WRITTEN REQUEST:
Print exactly the lines from the one containing "How far apart are [428,919]" through the last line of the listing, both included.

RECORD LIST:
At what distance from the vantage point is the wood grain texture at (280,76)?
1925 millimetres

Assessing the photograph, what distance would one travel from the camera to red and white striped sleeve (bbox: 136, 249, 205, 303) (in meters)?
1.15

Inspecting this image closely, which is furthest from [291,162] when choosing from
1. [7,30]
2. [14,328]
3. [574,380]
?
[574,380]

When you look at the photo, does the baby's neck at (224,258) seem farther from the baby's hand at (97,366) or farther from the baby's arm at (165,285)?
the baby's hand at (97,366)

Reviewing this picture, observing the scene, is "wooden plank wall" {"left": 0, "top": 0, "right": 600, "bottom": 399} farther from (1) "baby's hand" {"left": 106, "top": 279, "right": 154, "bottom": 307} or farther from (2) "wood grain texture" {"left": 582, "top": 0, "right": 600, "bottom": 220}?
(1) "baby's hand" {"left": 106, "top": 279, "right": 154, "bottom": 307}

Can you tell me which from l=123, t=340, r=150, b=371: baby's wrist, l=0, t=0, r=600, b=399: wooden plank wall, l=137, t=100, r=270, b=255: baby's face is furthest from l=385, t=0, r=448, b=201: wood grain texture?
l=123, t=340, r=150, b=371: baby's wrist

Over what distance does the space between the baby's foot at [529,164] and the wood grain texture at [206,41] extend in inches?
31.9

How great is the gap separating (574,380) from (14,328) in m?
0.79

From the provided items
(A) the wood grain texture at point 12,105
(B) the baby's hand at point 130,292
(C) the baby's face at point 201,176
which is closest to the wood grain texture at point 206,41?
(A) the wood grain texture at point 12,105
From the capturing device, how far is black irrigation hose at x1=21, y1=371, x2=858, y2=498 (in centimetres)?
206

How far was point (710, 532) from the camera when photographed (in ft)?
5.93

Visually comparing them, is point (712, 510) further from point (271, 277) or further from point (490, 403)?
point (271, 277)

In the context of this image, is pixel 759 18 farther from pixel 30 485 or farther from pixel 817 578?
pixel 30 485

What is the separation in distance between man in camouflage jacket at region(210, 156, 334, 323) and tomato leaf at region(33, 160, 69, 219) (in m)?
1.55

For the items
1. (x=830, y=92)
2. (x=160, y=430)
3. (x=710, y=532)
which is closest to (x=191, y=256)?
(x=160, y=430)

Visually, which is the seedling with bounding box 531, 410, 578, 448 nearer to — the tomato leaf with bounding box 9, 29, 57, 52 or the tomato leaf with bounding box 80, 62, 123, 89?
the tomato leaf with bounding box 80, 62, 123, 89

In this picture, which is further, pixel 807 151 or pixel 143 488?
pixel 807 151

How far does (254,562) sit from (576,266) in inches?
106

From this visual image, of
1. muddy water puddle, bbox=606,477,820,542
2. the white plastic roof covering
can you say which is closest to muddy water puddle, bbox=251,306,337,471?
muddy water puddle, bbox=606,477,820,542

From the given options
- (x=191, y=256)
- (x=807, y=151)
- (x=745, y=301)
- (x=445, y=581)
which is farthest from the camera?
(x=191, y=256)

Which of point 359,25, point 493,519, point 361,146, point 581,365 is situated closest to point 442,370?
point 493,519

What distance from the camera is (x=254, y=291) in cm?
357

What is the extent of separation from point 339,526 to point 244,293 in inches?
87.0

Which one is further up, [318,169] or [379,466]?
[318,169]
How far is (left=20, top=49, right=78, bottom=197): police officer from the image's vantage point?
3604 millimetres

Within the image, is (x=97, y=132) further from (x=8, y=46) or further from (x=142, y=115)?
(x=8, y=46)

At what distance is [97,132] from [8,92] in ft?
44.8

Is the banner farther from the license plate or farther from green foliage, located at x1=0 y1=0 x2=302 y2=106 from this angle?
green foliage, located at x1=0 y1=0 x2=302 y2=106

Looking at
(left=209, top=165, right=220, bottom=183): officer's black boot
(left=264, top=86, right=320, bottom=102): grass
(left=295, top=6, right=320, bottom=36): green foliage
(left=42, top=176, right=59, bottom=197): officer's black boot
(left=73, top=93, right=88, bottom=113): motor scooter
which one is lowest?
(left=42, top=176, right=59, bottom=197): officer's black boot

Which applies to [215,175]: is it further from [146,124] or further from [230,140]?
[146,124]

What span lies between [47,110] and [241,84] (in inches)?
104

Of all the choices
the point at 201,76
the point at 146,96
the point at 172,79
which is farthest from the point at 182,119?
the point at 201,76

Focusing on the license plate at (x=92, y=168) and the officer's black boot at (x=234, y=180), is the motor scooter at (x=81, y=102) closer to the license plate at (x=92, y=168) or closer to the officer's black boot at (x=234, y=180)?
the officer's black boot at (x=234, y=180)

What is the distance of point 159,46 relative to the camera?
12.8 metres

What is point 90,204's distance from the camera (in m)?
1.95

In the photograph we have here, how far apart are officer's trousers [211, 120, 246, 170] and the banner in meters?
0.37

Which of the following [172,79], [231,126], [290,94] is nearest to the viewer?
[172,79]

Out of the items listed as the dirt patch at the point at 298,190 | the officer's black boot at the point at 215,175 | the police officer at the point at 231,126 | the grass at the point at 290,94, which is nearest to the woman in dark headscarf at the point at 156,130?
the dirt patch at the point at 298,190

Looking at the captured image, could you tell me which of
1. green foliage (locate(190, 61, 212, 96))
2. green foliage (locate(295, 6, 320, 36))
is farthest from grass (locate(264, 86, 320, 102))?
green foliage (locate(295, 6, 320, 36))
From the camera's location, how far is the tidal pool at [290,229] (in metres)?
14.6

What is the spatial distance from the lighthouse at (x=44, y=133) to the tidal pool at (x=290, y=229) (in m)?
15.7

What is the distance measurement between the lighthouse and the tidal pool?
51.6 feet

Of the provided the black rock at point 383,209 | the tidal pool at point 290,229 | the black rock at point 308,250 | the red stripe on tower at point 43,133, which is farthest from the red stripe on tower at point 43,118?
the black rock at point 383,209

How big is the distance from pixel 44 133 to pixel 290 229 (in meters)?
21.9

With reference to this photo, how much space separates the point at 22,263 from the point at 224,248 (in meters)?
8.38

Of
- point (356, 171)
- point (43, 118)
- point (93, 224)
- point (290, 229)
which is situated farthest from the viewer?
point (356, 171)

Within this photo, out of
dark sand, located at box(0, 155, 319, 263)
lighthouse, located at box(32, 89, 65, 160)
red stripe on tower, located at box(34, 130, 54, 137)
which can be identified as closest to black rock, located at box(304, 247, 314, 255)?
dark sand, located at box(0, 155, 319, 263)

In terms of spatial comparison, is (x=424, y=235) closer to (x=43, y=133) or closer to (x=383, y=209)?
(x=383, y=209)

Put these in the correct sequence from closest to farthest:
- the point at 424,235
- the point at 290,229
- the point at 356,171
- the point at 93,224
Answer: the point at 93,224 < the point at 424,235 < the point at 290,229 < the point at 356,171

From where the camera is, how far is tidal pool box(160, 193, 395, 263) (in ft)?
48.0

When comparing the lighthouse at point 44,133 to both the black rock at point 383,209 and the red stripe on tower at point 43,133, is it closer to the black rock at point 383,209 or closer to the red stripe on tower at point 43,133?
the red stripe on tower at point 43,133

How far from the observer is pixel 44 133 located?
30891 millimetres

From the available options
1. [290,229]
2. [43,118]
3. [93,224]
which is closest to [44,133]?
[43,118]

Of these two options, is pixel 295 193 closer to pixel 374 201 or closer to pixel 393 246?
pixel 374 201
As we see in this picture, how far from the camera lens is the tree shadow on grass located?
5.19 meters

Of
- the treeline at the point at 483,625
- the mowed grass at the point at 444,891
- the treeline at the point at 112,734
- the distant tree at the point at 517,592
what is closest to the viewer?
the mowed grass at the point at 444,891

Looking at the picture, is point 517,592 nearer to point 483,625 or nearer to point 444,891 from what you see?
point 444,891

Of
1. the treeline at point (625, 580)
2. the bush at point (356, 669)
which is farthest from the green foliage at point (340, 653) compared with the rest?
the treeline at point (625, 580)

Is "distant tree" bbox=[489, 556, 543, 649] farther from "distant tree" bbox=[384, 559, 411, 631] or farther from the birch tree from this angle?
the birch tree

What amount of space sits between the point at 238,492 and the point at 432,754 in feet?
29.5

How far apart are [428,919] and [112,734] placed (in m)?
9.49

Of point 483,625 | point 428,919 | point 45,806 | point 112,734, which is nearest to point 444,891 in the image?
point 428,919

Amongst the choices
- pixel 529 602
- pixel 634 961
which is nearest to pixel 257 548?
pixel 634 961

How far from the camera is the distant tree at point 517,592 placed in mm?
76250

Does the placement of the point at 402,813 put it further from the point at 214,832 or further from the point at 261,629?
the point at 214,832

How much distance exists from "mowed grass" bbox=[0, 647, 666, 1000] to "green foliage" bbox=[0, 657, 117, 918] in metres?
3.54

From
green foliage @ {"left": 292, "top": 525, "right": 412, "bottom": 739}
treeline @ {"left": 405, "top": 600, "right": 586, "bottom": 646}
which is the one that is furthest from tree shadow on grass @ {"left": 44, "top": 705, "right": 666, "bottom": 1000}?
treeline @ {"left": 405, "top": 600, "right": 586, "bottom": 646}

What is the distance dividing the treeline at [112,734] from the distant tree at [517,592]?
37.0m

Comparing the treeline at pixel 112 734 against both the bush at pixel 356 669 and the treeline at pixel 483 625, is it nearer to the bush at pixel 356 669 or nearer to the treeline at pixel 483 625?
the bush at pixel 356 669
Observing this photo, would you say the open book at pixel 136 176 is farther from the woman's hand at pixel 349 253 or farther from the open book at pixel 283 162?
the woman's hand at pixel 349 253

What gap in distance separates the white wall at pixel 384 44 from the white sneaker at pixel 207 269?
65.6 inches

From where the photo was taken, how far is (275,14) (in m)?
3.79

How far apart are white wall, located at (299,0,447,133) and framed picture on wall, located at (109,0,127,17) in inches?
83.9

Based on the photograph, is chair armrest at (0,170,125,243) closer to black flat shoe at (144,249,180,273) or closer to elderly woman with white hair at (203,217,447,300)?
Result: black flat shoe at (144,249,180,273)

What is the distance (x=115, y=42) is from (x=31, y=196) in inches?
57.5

IN RESPONSE:
How far apart are [428,919] and [112,734] placed (in m)?
9.49

Of point 483,625 | point 428,919 | point 45,806 | point 112,734, which is nearest to point 444,891 in the image?
point 428,919

Amongst the choices
- pixel 529 602
- pixel 634 961
which is nearest to pixel 257 548?
pixel 634 961

How far from the camera is the distant tree at point 517,592 placed in mm?
76250

Does the placement of the point at 402,813 put it further from the point at 214,832 or further from the point at 261,629?
the point at 214,832

How much distance exists from "mowed grass" bbox=[0, 647, 666, 1000] to "green foliage" bbox=[0, 657, 117, 918] in metres?
3.54

From
green foliage @ {"left": 292, "top": 525, "right": 412, "bottom": 739}
treeline @ {"left": 405, "top": 600, "right": 586, "bottom": 646}
which is the one that is furthest from tree shadow on grass @ {"left": 44, "top": 705, "right": 666, "bottom": 1000}?
treeline @ {"left": 405, "top": 600, "right": 586, "bottom": 646}

What is the distance dividing the treeline at [112,734] from the distant tree at [517,592]?
37.0m

Comparing the treeline at pixel 112 734 against both the bush at pixel 356 669 and the treeline at pixel 483 625, is it nearer to the bush at pixel 356 669 or nearer to the treeline at pixel 483 625?
the bush at pixel 356 669
Observing this photo, would you say the open book at pixel 136 176 is farther from the woman's hand at pixel 349 253 or farther from the open book at pixel 283 162?
the woman's hand at pixel 349 253

What gap in distance separates the white wall at pixel 384 44 from the white sneaker at pixel 207 269?
65.6 inches

From where the photo was taken, how far is (275,14) (in m)?
3.79

How far apart are white wall, located at (299,0,447,133) and framed picture on wall, located at (109,0,127,17) in inches?
83.9

Based on the photograph, is chair armrest at (0,170,125,243) closer to black flat shoe at (144,249,180,273) or closer to elderly woman with white hair at (203,217,447,300)?
Result: black flat shoe at (144,249,180,273)

What is the distance (x=115, y=42) is from (x=31, y=196) in inches?
57.5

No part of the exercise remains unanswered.